> **Assignment**:
In the report below on Jeremy Harpering's suspension from college, rewrite the stretch from "ABRAMSON: Bonnie and" through "a reasonable level.", substituting "Judge David L. Bazelon Center" for "Bazelon Center".

---- Reading text

ABRAMSON: Now, Jeremy is an athlete, a football player. Though he was upset about the fight, he toughed it out, and the school decided not to send him to the hospital. But his mother, Bonnie Harpering, immediately noticed that Jeremy was not the same.

Ms. BONNIE HARPERING: Jeremy knows a lot about sports, and he would forget some things about sports. And I'd watch him become very aggravated when that would happen. He also seemed to be more and more agitated.

ABRAMSON: Bonnie Harpering sits in the living room of her comfortable home in Indianapolis. Outside, the yard is ankle-deep in dead leaves. She talks about the family's efforts to figure out what was wrong. They consulted a neurologist who said Jeremy apparently had suffered a serious concussion in the fight and that he'd need time to recover. His performance in school spiraled downward. He grew angry. In a phone call home, Jeremy said something that would end his career at Mount St. Joseph.

Ms. HARPERING: And he had had enough. He can't take it anymore. And I'm going to kill myself.

ABRAMSON: The Harperings quickly reported this to the college. Jeremy was taken to the hospital where he was placed under observation. The very next day, Jeremy received a letter from the school. Michael Harpering reads from it.

Mr. HARPERING: It says, "Dear Jeremy, this letter is to inform you that your threat to harm yourself on Thursday, April 10th, 2008, was in violation of the college policy as described in the college..."

ABRAMSON: That letter placed Jeremy on involuntary leave until January of 2009 at the earliest, citing the suicide threat as the soul reason. The college refused to reconsider and placed a disciplinary suspension on Jeremy's permanent record. The College of Mount St. Joseph would not talk to NPR, but did release a written statement saying, quote, "The college's code of conduct and policies do allow for the suspension or dismissal of a student as a result of a single serious infraction."

The Harperings say they also asked for a voluntary medical leave but that the college refused. Other schools say sometimes they have no choice but involuntary leave to deal with mental health problems. Greg Eells is the head of the counseling service at Cornell University in New York.

Dr. GREGORY EELLS (Director, Counseling and Psychological Services, Cornell University New York): Because it's really about protecting and balancing the rights of the community too. Sometimes students can disrupt other students' educational experiences and educational environment. It's our responsibility to look out for those students also.

ABRAMSON: Bonnie and Michael Harpering have turned to the Civil Rights Division of the U.S. Department of Education, which has opened an investigation. Karen Bower of the Bazelon Center for Mental Health Law has fought involuntary leave decisions as potential violations of the Americans with Disabilities Act. She says colleges may not suspend students simply for expressing suicidal thoughts.

Ms. KAREN BOWER (Staff Attorney, Bazelon Center for Mental Health Law): Before placing a student on an involuntary leave of absence, they have to determine whether or not the student actually is a direct threat, assuming that there are not mitigating measures that could reduce any risk to a reasonable level.

--------
---- Excerpted data

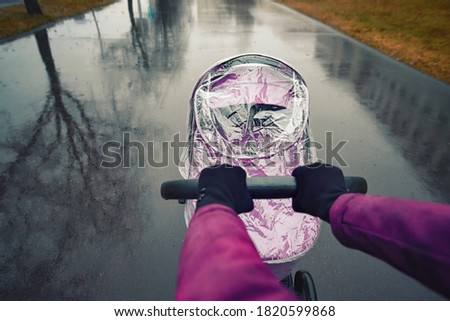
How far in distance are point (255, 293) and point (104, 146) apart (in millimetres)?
3676

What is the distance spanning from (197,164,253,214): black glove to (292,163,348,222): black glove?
29 centimetres

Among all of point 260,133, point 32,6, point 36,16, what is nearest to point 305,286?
point 260,133

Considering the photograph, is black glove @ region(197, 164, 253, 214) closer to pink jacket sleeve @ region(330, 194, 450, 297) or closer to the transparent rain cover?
the transparent rain cover

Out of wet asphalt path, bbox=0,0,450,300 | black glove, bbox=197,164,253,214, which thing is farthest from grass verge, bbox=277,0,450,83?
black glove, bbox=197,164,253,214

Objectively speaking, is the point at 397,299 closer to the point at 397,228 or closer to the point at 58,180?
the point at 397,228

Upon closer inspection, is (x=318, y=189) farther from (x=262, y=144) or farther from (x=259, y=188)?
(x=262, y=144)

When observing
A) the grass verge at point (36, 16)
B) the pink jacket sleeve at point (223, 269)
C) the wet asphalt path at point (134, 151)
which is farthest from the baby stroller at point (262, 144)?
the grass verge at point (36, 16)

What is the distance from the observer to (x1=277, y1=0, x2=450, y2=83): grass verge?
8.11 metres

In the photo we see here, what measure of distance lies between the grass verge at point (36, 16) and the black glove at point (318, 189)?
1133 cm

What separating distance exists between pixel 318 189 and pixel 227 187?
48 centimetres

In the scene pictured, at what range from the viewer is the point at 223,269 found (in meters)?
0.83

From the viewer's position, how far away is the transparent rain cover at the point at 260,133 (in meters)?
1.72

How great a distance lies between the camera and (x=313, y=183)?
1.55 metres
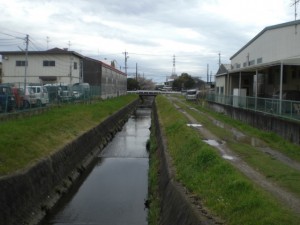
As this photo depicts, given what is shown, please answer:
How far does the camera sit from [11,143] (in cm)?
1412

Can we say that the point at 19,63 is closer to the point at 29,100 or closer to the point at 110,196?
the point at 29,100

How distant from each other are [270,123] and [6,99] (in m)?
13.3

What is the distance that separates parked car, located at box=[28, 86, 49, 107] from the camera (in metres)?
27.3

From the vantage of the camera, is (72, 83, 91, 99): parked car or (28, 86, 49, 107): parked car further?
(72, 83, 91, 99): parked car

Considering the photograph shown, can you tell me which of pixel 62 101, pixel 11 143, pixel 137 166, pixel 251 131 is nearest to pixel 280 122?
pixel 251 131

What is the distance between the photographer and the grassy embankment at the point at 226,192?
6719mm

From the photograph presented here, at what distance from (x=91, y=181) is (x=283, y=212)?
12.2 meters

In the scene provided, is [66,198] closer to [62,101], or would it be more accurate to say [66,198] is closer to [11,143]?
[11,143]

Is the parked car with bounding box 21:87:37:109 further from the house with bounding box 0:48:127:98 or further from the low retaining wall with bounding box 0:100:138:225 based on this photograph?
the house with bounding box 0:48:127:98

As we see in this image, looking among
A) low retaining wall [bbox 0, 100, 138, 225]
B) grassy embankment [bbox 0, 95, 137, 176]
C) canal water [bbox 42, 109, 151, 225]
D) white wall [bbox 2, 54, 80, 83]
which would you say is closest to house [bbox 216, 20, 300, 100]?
canal water [bbox 42, 109, 151, 225]

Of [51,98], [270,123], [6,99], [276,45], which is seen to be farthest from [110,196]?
[276,45]

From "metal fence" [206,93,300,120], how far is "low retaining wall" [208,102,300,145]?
1.06ft

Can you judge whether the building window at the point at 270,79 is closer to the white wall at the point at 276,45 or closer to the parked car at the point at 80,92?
the white wall at the point at 276,45

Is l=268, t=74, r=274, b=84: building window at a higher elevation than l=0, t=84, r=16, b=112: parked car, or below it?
higher
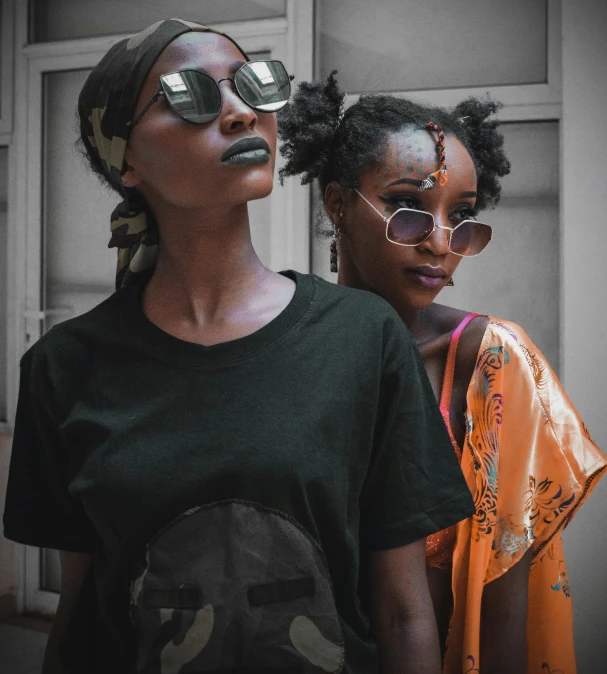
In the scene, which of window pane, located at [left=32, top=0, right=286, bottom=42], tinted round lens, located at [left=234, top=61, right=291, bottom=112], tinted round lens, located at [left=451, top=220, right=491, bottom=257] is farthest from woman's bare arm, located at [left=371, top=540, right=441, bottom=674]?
window pane, located at [left=32, top=0, right=286, bottom=42]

--------

> **Solution for this exercise**:
ABRAMSON: Bonnie and Michael Harpering have turned to the Civil Rights Division of the U.S. Department of Education, which has opened an investigation. Karen Bower of the Judge David L. Bazelon Center for Mental Health Law has fought involuntary leave decisions as potential violations of the Americans with Disabilities Act. She says colleges may not suspend students simply for expressing suicidal thoughts.

Ms. KAREN BOWER (Staff Attorney, Judge David L. Bazelon Center for Mental Health Law): Before placing a student on an involuntary leave of absence, they have to determine whether or not the student actually is a direct threat, assuming that there are not mitigating measures that could reduce any risk to a reasonable level.